L’analisi dei dati dell’indagine Pisa mostra che la bassa competenza degli studenti italiani non è un problema generalizzato. I risultati sono più che soddisfacenti al Nord e nei licei. Preoccupanti al Sud e negli istituti professionali. Le carriere dipendono dalla famiglia e dal luogo di nascita, negando alla radice l’uguaglianza delle opportunità. La scuola dovrebbe perciò operare come meccanismo compensativo. Ma per farlo, occorre conoscere nel dettaglio quali elementi contribuiscono a potenziare l’acquisizione di competenze.

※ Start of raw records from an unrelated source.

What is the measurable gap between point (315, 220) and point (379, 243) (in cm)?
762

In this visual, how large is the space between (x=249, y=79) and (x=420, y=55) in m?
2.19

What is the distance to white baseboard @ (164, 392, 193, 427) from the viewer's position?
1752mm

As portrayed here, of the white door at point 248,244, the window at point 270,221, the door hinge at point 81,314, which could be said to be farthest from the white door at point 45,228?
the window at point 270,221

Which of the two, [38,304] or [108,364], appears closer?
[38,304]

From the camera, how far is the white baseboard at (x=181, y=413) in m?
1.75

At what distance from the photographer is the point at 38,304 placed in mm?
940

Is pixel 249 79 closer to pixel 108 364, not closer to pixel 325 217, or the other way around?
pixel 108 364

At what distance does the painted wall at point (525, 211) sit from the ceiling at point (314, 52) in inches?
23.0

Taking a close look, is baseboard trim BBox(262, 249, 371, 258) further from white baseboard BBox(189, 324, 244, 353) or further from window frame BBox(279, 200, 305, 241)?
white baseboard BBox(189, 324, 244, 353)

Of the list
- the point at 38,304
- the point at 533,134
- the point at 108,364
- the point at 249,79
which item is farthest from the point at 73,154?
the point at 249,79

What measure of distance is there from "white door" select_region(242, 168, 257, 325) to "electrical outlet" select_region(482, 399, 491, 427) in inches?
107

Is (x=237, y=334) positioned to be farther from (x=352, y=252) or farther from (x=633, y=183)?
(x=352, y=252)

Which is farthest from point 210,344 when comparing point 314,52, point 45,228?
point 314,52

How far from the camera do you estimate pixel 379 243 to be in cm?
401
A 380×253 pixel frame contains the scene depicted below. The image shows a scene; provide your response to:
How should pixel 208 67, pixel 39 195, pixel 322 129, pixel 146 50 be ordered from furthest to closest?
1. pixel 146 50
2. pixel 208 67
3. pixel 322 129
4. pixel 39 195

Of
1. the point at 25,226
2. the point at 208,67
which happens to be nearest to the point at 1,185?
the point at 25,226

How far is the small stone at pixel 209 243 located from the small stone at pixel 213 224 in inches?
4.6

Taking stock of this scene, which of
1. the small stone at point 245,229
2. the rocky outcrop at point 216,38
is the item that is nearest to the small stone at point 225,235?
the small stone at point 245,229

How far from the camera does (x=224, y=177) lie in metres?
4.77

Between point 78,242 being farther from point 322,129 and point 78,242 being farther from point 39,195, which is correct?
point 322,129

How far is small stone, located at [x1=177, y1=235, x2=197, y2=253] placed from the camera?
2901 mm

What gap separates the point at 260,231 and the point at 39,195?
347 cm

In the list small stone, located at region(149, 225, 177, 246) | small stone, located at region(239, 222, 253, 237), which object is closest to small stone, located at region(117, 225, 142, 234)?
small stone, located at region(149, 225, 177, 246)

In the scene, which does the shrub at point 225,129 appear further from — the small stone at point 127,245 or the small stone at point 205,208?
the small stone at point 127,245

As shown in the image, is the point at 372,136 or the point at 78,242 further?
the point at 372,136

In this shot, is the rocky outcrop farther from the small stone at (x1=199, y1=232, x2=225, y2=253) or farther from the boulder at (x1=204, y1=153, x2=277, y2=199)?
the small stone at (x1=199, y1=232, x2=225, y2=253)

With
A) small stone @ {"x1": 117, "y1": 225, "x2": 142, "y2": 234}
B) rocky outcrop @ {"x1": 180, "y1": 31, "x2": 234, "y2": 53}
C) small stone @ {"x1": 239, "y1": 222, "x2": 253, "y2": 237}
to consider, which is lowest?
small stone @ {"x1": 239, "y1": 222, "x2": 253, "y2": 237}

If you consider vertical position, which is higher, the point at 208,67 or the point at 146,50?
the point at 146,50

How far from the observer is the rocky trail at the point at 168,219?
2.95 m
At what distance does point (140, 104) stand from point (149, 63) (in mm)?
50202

La recente pubblicazione dei risultati dell’indagine Pisa (Programme for International Student Assessment) relativi al 2003 ha riportato all’attenzione del dibattito il basso livello di competenze conseguite dagli studenti italiani quindicenni.
Nel 2000 il focus dell’indagine era sulle competenze linguistiche: a fronte di un punteggio medio di tutti i paesi fissato convenzionalmente pari a 500, la media del punteggio degli studenti italiani era 486. Tuttavia, quel punteggio risultava da 539 punti per gli studenti iscritti nei licei, 479 negli istituti tecnici e 435 nelle scuole professionali.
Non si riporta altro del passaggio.